(A block of data)
......
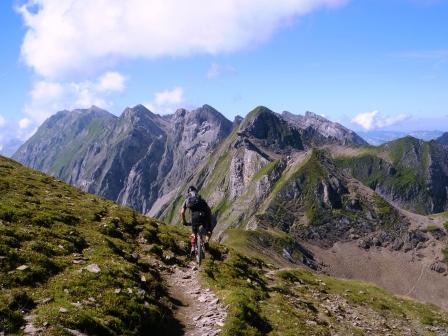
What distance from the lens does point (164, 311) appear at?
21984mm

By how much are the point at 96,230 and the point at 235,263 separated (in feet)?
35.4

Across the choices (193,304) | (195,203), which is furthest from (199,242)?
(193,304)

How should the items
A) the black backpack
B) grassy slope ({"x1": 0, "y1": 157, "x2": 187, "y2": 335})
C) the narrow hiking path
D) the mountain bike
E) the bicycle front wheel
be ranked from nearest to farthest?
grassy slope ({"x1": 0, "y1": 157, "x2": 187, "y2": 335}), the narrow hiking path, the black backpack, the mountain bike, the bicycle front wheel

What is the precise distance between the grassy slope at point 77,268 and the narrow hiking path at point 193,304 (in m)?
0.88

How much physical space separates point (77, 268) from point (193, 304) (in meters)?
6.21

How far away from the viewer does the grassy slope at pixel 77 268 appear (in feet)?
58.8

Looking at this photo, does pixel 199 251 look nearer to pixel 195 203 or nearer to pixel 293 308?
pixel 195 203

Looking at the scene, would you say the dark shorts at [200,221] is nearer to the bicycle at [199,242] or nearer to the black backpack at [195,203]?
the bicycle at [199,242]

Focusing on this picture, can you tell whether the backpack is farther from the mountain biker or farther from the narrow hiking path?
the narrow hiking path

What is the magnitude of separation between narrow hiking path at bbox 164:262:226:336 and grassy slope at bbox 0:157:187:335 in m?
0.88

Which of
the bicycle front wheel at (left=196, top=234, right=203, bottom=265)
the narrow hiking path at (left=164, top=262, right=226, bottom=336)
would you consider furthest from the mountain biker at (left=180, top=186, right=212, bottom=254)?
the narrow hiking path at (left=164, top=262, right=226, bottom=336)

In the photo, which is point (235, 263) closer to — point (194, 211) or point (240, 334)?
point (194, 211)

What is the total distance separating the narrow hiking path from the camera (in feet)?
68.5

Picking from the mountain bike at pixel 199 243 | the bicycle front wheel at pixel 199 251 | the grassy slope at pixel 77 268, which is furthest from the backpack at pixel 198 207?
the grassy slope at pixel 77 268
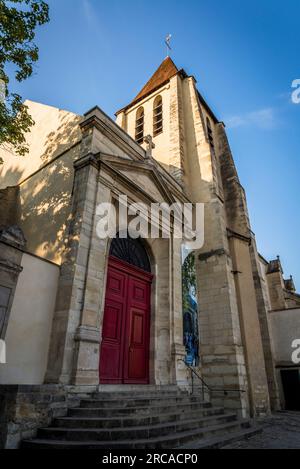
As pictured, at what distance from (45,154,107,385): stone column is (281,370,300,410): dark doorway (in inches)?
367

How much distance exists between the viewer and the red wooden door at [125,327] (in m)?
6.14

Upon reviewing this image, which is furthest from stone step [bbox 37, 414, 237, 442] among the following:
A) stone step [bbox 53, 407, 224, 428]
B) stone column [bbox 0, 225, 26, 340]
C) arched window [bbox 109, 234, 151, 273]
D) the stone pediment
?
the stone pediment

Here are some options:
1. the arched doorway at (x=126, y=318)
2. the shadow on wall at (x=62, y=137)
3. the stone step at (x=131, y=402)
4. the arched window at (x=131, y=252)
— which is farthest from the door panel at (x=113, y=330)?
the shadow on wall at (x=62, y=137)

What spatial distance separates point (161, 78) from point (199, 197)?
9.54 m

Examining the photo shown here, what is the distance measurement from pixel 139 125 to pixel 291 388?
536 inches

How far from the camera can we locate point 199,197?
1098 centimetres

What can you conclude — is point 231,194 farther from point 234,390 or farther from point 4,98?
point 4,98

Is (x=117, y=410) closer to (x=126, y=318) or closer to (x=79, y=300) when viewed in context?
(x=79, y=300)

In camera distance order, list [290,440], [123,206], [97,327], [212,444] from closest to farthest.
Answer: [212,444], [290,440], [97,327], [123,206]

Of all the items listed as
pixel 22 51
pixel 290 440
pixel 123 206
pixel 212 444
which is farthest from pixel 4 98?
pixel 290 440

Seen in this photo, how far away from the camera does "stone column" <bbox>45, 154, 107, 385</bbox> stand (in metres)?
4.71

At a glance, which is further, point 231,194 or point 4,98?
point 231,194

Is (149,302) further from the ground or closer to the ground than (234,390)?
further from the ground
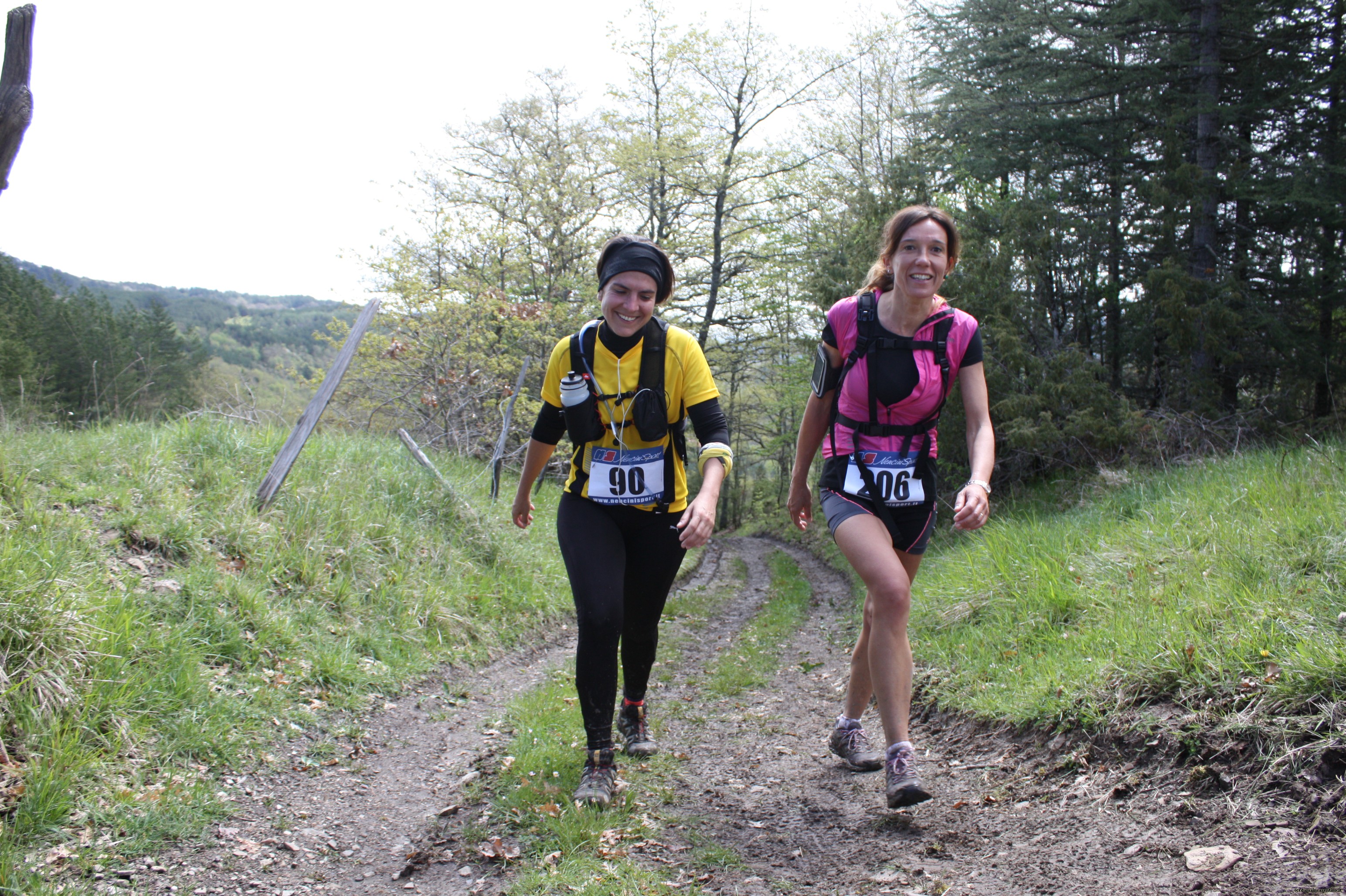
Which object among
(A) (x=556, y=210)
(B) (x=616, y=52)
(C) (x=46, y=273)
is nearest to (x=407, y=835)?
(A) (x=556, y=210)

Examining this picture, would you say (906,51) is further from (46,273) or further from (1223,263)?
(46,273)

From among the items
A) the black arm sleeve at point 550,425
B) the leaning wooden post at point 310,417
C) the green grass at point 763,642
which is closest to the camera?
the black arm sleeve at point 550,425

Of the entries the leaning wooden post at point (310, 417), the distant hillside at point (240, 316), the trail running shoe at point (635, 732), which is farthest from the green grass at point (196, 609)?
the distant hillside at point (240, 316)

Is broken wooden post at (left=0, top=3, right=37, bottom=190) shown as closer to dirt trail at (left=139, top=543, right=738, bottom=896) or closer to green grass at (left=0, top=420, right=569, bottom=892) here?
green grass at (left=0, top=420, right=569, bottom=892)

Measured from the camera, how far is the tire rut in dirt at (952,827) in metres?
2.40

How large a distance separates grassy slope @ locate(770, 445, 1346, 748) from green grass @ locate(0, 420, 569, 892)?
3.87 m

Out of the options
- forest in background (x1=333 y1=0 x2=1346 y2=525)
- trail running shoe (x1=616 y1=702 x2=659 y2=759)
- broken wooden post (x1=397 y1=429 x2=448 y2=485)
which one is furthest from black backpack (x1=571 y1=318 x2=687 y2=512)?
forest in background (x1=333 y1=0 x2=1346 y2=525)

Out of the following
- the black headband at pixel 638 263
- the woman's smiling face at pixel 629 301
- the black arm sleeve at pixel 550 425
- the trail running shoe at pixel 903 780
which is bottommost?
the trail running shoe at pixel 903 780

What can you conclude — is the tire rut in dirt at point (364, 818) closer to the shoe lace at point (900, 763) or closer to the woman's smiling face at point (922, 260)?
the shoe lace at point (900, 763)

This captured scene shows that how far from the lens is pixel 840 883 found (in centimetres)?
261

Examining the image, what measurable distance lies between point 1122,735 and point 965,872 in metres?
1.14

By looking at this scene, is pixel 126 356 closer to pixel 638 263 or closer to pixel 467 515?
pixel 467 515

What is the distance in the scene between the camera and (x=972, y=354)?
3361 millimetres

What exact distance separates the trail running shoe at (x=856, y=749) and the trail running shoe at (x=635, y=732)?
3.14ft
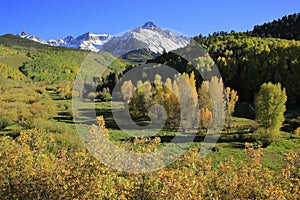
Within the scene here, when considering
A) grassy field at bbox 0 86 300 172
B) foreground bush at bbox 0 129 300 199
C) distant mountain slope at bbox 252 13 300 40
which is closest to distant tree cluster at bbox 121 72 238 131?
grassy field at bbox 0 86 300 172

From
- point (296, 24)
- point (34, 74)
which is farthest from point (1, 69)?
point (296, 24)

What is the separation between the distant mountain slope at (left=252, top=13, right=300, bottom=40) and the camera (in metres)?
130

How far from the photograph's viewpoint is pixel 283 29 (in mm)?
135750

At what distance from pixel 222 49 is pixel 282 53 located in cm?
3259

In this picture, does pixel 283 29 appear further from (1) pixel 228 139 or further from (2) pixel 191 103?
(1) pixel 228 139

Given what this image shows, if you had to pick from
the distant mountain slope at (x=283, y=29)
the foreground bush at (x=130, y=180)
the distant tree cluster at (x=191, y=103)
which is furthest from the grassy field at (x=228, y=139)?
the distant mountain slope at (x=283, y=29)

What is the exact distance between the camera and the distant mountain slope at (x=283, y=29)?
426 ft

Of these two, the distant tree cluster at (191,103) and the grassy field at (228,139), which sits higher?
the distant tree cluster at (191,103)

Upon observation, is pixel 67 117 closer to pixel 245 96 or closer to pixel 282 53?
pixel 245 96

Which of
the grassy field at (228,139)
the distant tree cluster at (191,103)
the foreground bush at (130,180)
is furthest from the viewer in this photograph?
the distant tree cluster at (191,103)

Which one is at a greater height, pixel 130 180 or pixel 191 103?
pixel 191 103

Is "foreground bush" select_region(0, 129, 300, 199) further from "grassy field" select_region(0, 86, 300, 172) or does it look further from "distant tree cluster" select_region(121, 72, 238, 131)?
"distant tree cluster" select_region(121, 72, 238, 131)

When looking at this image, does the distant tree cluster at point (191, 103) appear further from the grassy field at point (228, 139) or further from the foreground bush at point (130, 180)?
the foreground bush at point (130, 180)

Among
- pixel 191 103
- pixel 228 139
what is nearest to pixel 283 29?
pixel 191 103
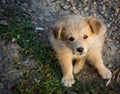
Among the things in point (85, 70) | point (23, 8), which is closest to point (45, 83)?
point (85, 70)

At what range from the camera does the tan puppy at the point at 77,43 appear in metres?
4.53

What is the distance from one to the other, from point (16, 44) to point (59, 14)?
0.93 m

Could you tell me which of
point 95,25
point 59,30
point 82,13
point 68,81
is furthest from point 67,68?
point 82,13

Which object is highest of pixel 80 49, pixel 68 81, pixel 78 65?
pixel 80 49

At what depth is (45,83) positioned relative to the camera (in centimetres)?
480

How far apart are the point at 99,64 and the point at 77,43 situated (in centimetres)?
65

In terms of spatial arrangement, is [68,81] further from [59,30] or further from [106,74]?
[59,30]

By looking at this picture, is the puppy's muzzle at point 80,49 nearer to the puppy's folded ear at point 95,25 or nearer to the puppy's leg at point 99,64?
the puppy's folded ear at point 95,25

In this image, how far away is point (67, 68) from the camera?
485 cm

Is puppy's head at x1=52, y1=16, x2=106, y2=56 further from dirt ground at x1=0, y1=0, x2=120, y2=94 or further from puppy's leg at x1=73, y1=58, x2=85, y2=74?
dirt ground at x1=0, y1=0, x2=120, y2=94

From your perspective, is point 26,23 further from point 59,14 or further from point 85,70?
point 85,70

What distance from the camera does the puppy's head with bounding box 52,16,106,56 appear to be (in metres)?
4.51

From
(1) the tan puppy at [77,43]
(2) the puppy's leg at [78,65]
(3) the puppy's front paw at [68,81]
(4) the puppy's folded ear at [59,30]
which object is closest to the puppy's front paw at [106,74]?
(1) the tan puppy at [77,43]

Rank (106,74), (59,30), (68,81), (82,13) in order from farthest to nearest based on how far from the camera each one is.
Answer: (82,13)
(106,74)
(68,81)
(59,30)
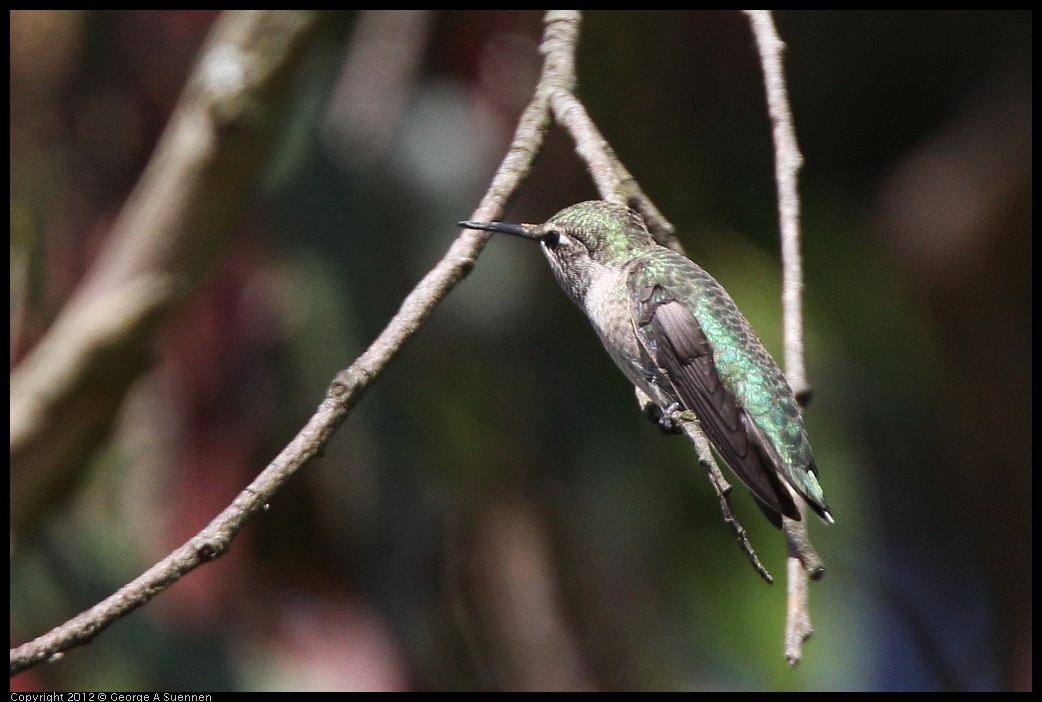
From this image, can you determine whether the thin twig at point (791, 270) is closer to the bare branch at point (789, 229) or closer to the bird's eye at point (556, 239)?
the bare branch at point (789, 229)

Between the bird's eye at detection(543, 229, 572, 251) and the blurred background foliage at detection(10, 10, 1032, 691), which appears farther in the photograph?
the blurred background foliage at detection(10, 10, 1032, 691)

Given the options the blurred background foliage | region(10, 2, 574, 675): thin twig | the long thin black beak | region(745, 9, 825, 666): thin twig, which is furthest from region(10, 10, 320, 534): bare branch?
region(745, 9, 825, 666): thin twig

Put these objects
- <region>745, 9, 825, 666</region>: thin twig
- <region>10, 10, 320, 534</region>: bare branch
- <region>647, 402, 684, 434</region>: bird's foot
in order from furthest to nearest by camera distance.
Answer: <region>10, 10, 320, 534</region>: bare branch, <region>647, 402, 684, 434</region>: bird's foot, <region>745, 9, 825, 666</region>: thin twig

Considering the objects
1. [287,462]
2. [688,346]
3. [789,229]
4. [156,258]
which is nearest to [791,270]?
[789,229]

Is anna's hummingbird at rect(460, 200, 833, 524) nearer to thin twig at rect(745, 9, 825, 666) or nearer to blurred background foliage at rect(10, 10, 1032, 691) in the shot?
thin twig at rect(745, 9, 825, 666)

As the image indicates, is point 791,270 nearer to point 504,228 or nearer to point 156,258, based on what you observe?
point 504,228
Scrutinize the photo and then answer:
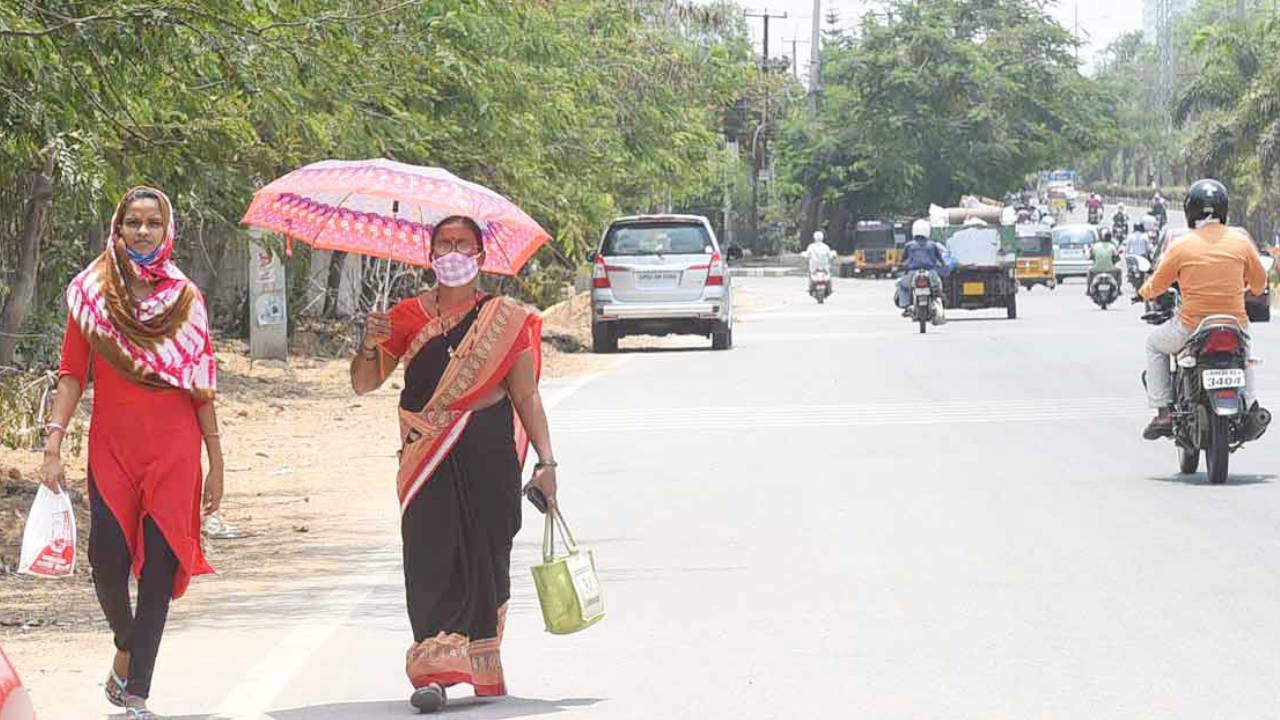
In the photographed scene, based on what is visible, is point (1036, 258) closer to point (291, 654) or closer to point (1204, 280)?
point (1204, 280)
......
**WRITTEN EXERCISE**.
Copy the final portion of the records: every line from the one containing "Given the options" through the last, word for word, without pictures.

**WRITTEN SOLUTION**.
Given the options the blurred background foliage | region(10, 2, 574, 675): thin twig | the long thin black beak | region(745, 9, 825, 666): thin twig, which is furthest from region(10, 10, 320, 534): bare branch?
region(745, 9, 825, 666): thin twig

Put these objects
- <region>745, 9, 825, 666</region>: thin twig
- <region>10, 10, 320, 534</region>: bare branch
- <region>647, 402, 684, 434</region>: bird's foot
in order from furthest to nearest by camera distance.
Answer: <region>10, 10, 320, 534</region>: bare branch, <region>647, 402, 684, 434</region>: bird's foot, <region>745, 9, 825, 666</region>: thin twig

Considering the objects
1. [287,462]
2. [688,346]
3. [789,229]
4. [156,258]
which is nearest to [791,270]?
[789,229]

Is anna's hummingbird at rect(460, 200, 833, 524) nearer to thin twig at rect(745, 9, 825, 666) or nearer to blurred background foliage at rect(10, 10, 1032, 691) in the shot?
thin twig at rect(745, 9, 825, 666)

As the image indicates, is point 791,270 nearer to point 504,228 or nearer to point 156,258, based on what you observe?
point 504,228
Scrutinize the photo and then answer:
In the photographed scene, based on what is visible, is point (1036, 258) closer to point (291, 654) or closer to point (1204, 280)?
point (1204, 280)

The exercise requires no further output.